- [Directive]:
Carry on the tutorial below about the spatio-textual package's annotate module, starting right after its final words.

=== Text provided ===

The `spatio-textual` package has the `annotate` module with functions `annotate_text`, `annotate_texts`, `chunk_and_annotate_text`, `chunk_and_annotate_file` which identifies and labels spatial entities in text inputs of different formats.

So we can import the functions directly as below

In [29]:
from spatio_textual.annotate import (
    annotate_text,            # annotates a single text
    annotate_texts,           # annotates a collection of texts
    chunk_and_annotate_text,  # chunks and annotates a text
    chunk_and_annotate_file,  # chunks and annotates a file
)

---
## Annotating spatial entities

Beyond the typical labels for the named entity recognition task [`PERSON`, `ORG`, `LOC`, `DATE`], we have defined a set of entity labels that are relevant for our work as shown below:

| Tag          | Description                                                  |
| ------------ | ------------------------------------------------------------ |
| `PERSON`     | A named person                                               |
| `CONTINENT`  | A continent name (e.g. “Europe”, “Asia”)                     |
| `COUNTRY`    | A country name (e.g. “Germany”, “Czechoslovakia”)            |
| `US-STATE`   | A U.S. state name (e.g. “California”, “New York”)            |
| `CITY`       | A city name (e.g. “Berlin”, “London”,  when classified)     |
| `CAMP`       | A Holocaust-camp name e.g. “Auschwitz” (from your custom list)                |
| `PLACE`      | Other place-type entities not matched above                  |
| `GEONOUN`    | Generic geographic nouns (e.g. “valley”, “moor”)             |
| `NON-VERBAL` | Terms like [PAUSES], [LAUGHS] in non-verbal list |
| `FAMILY`     | Kinship terms (e.g. “mother”, “uncle”)                       |
| `DATE`       | Temporal expressions (e.g. “March 9, 1996”)                  |
| `TIME`       | Time-of-day expressions (e.g. “3 PM”)                        |
| `EVENT`      | Named events (e.g. “D-Day”)                                  |
| `QUANTITY`   | Numeric/measure expressions (e.g. “100 miles”)               |

with the `annotate_text` function, we will now be able to label these entities in the given text as shown below

### Annotating text

In [30]:
text = """

=== Supplied information ===

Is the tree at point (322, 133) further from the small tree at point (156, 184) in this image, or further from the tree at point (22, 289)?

===

- [Reply]:
"During the summer of 1942, my family and I were deported from our home in Krakow to the Plaszow labor camp.
We spent several difficult months there before being transferred to Auschwitz-Birkenau."
"""

result = annotate_text(text)

In the above code, the output of the `annotate_text` function is stored in the variable `result` which is a dictionary containing `'entities'` and `'verb_data'`. We can look at the individual elements in each of them

In [31]:
#@title ##### Let's look at `'entities'`...
print("Entities:")
display(result['entities'])

Entities:


[{'start_char': 9, 'token': 'the summer of 1942', 'tag': 'DATE'},
 {'start_char': 76, 'token': 'Krakow', 'tag': 'PLACE'},
 {'start_char': 90, 'token': 'Plaszow', 'tag': 'PLACE'},
 {'start_char': 98, 'token': 'labor camp', 'tag': 'GEONOUN'},
 {'start_char': 119, 'token': 'several difficult months', 'tag': 'DATE'},
 {'start_char': 178, 'token': 'Auschwitz-Birkenau', 'tag': 'CAMP'}]

As you can see, it contains a list of all identified entities in the text each of which is a dictionar containing the starting character position, the entity span, as well as its label.

In [32]:
#@title ##### Now let's see the `'verb_data'`...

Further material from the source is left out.